_Page text:_
▼▼▼
||The anthropomorphic fallacy in international relations discourse||by Carlos Escudé|
Theoretical flaws generated by the anthropomorphic fallacy
That Vattel should have spoken of the liberty of states is neither surprising nor outrageous. But that Robert O. Keohane should state that:
an actor with intense preferences on an issue may be willing to use more resources to attain a high probability of a favorable result than an actor with more resources but lower intensity (preferences). 
is somewhat more disconcerting, as is the fact that in Power and Interdependence, R.O. Keohane and J.S. Nye reason that "poor, weak states" can sometimes impose their policies on stronger ones because they "may be more willing to suffer"  .
Even more depressing is that Kenneth Waltz should assert that:
States, like people, are insecure to the extent of their freedom. If freedom is wanted, insecurity must be accepted. 
"Freedom", we must remember, is a term that is always unconsciously endowed with positive and noble qualities. Quite unintendedly, the above quotation is almost a glorification of tyranny, insofar as this "freedom" of states leads to the subjection of masses of individual men and women who, without consultation, are mercilessly thrown into battle and destruction.
▲▲▲
_Records provided:_
▼▼▼
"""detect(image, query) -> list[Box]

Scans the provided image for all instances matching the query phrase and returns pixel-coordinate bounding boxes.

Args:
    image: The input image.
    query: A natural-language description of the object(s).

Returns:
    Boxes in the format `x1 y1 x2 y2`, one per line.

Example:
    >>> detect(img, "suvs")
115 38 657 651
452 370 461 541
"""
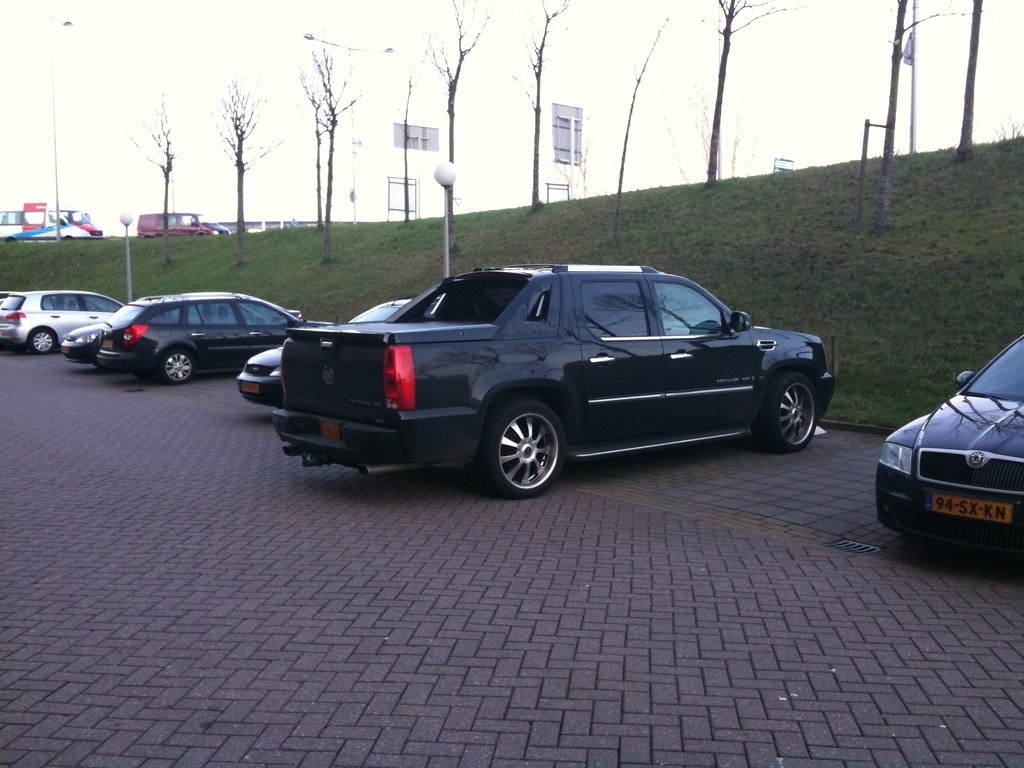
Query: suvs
▲▲▲
_Instructions to follow:_ Copy from the essay on the anthropomorphic fallacy the stretch from "Even more depressing" through "battle and destruction.". The items are drawn from a source separate from the essay.

_Answer for this exercise:_
Even more depressing is that Kenneth Waltz should assert that:
States, like people, are insecure to the extent of their freedom. If freedom is wanted, insecurity must be accepted. 
"Freedom", we must remember, is a term that is always unconsciously endowed with positive and noble qualities. Quite unintendedly, the above quotation is almost a glorification of tyranny, insofar as this "freedom" of states leads to the subjection of masses of individual men and women who, without consultation, are mercilessly thrown into battle and destruction.